Voilà un autre point commun de mes aventures : Je rejoue les livres que j’ai aimé. C’est plus fort que moi. Je remonte la piste des personnages, comme si j’allais les rattraper et devenir l’un des leurs. Je n’ai jamais rêvé d’être écrivain mais j’ai toujours tout fait pour devenir un personnage. Je manque significativement de maturité. C’est d’ailleurs ce qui me meut (du verbe mouvoir…)  : l’inconséquence joyeuse, la gaité, le primesaut. Je partage ce goût du primesaut avec Tesson. Notre époque fait la moue ? Allons bon, nous lui faisons la grimace.

 

 

Sylvain Tesson à l’assaut sur les traces d’Arsène Lupin, à l’assaut de l’Aiguille creuse. Photo de Thomas Goisque pour le Figaro Magazine

 

 

Une ode au primesaut d’Arsène Lupin. Photo de Thomas Goisque pour le Figaro Magazine

 

 

HL – Vous avez aussi exercé le métier de critique littéraire, pourriez-vous nous donner le panthéon de vos écrivains ?

PH – Mon panthéon a des trous dans la toiture. Je me suis mis à lire sur le tard. Mes parents n’étaient pas tellement versés dans la littérature. Ils s’en foutaient. Un jour, chez un copain, je fauche un livre de poche : C’était Monsieur Jadis ou l’école du soir d’Antoine Blondin. Je ne sais toujours pas pourquoi. Le livre a trainé six mois dans une poche de manteau et un beau soir je l’ai ouvert la première page. Le lendemain j’avais tourné la dernière. Ça s’est passé comme ça. Une nuit a suffi. J’étais piqué. J’ai lu ensuite les autres romans de Blondin (il n’y a en a pas des brouettes) puis ceux de ces copains – Nimier, Guimard, Vidalie, Kleber, Fallet… Je suis entré en littérature par relations… Mais aujourd’hui encore je traine un sac à dos de lacunes. Ma culture littéraire est pleine de trous. On voit le jour au travers.

 

HL – Une autre de vos activités est d’être membre du jury du prix des Hussards. 

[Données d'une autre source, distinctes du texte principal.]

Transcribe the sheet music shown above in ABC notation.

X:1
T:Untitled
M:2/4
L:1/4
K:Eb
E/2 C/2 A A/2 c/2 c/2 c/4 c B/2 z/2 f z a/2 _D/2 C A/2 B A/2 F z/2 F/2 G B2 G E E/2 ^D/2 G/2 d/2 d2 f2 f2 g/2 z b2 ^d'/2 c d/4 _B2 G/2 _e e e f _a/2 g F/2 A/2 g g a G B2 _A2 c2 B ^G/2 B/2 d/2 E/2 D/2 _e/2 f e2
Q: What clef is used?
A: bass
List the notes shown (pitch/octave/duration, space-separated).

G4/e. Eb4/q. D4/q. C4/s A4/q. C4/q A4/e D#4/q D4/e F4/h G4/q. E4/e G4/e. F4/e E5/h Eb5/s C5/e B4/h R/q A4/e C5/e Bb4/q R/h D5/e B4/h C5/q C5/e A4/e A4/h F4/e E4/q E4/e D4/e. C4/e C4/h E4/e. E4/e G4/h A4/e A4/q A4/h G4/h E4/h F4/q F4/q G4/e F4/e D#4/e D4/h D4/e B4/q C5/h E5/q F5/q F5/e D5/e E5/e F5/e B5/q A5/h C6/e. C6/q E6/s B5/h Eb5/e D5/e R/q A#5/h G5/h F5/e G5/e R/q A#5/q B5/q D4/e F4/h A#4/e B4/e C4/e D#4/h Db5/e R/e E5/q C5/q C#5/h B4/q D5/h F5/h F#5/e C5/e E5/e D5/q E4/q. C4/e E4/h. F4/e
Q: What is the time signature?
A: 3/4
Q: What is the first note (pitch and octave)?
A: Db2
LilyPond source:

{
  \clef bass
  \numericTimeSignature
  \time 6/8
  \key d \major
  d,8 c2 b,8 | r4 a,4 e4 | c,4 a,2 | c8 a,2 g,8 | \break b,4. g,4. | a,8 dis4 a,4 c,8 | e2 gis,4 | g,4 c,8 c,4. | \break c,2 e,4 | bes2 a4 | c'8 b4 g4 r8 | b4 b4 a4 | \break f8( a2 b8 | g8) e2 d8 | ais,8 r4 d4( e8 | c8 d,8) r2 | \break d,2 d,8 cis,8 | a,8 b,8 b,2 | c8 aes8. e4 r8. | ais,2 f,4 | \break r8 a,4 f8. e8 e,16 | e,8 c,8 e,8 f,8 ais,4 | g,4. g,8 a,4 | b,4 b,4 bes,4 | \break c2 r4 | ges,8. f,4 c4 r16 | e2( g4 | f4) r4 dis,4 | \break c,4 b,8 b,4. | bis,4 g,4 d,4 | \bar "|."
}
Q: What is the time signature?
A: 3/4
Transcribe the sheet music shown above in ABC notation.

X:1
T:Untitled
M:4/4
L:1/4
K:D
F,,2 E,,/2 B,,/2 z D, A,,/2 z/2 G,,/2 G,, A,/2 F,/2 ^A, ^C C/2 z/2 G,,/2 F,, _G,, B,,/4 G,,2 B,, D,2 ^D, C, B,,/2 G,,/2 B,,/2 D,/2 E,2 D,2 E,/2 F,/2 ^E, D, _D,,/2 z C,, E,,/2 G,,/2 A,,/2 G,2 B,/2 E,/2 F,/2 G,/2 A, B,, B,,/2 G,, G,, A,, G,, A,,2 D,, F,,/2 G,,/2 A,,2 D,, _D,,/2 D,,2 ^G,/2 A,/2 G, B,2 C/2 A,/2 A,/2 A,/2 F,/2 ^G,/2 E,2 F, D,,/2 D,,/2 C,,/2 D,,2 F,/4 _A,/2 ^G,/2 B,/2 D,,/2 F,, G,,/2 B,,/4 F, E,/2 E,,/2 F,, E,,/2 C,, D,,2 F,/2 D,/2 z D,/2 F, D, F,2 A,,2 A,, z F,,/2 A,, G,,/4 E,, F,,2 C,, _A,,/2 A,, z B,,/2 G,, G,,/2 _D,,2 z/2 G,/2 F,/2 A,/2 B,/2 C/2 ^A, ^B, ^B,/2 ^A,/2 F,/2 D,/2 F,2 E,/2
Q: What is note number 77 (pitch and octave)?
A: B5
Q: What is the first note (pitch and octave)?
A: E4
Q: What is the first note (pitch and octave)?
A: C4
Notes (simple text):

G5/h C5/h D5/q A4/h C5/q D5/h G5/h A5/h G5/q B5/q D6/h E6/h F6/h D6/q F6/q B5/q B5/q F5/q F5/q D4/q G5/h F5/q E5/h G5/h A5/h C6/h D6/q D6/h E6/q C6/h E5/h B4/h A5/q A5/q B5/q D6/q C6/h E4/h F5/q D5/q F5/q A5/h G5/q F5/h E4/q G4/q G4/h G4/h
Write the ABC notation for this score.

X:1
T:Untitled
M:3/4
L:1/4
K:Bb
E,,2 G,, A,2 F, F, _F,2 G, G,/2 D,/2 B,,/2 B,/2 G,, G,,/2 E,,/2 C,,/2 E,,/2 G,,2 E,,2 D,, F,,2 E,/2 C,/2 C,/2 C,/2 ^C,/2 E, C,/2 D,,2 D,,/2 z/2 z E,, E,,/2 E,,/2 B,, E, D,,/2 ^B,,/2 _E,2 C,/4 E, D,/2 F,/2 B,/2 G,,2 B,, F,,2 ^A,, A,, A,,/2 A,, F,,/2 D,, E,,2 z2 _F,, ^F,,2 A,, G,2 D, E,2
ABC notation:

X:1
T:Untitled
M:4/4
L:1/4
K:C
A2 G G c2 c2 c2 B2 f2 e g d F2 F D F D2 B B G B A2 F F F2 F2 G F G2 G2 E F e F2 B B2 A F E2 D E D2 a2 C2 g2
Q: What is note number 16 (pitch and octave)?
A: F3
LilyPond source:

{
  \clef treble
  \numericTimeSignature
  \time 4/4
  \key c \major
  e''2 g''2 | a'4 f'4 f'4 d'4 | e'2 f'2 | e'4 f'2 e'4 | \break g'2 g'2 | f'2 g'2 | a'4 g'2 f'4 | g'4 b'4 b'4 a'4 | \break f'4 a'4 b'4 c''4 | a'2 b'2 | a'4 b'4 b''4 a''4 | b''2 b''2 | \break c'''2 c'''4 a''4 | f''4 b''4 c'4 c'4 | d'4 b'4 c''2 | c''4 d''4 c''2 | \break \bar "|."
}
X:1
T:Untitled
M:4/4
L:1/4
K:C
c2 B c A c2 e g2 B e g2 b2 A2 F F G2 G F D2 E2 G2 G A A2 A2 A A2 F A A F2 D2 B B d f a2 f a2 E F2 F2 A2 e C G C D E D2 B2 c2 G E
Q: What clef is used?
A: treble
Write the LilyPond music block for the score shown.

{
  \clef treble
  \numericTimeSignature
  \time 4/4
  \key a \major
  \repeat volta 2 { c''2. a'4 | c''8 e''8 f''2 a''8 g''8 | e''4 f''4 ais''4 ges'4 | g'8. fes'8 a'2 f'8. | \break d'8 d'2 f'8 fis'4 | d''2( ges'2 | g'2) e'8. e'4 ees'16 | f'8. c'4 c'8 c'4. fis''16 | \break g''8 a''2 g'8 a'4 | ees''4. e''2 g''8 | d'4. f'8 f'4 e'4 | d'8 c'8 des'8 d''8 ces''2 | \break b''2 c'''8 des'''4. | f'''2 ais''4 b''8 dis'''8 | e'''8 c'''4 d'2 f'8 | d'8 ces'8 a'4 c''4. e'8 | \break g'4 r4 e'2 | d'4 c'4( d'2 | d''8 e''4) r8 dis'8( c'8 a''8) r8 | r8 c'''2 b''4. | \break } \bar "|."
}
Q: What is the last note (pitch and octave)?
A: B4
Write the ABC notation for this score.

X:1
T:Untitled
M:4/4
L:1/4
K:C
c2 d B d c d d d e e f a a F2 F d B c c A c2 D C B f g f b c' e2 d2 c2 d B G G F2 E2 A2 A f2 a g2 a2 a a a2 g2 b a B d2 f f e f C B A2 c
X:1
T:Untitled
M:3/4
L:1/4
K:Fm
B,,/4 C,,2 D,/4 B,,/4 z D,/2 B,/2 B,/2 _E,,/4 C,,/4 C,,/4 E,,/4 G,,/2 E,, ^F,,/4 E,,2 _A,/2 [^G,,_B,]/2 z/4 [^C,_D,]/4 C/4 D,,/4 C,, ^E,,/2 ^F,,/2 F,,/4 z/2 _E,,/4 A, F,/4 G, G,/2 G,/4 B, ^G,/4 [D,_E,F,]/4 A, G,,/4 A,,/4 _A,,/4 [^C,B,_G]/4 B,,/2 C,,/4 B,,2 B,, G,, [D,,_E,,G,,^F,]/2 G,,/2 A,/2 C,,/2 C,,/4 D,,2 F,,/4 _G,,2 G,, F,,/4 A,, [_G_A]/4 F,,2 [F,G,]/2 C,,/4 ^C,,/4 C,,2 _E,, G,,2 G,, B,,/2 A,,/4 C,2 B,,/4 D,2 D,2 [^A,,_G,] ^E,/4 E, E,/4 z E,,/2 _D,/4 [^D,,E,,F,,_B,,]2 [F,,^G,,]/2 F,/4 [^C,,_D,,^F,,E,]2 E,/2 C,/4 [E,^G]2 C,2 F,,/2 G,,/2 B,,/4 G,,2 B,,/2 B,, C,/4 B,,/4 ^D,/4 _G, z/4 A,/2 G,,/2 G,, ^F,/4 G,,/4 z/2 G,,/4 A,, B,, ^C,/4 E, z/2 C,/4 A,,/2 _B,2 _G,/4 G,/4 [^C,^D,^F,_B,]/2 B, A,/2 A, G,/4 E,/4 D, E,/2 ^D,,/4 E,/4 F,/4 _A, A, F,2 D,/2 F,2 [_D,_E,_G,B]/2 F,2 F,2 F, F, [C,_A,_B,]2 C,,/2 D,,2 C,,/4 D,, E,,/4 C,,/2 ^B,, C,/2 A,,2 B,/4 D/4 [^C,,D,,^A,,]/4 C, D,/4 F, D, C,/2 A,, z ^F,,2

PH – Il y a dix ans, un rédacteur en chef avait trouvé amusant d’envoyer un tout jeune journaliste interviewer le vieux renard Christian Millau. Je m’étais rendu chez lui, à Saint-Mandé et l’entretien avait duré cinq heures. Aymé, Morand, Léautaud, Céline, Cendrars… Christian les avait tous rencontré, connu, aimé. Je lui posais des tas questions, je n’en revenais pas. L’année suivante, quand il a fondé le prix des Hussards avec Marina Cousté et François Jonquères, il m’a proposé de rejoindre l’aventure. Je me suis retrouvé au Grand Véfour, entre Yves Thréard du Figaro et Claude Cabanes de l’Humanité… Les autres ont fini par s’y faire. Cette année nous avons couronné Christian Authier pour son livre Demi-siècle (Flammarion). Authier est de chez nous, pour reprendre le titre d’un de ses essais. Il fait partie de la famille.

 

 

HL – Quels sont vos projets d’écriture, de nouvelles chroniques ou plutôt un roman ?

PH – J’aime varier les plaisirs d’écriture : Chroniques, Portraits, reportages, listes de course, préfaces, etc… Avec Olivier Frébourg nous venons de publier le journal inédit de René Fallet dont j’ai rédigé l’appareil de notes et l’introduction (Journal de 5 à 7, Éditions des Equateurs). Je travaille aussi à l’écriture de ce roman sur la descente de la Seine. Il s’appellera Roman fleuve et ce sera sans doute le plus court roman fleuve de l’histoire. Sans oublier la seconde édition de La Micheline dans un an et quelques autres projets dont je n’ai pas encore la queue de l’idée.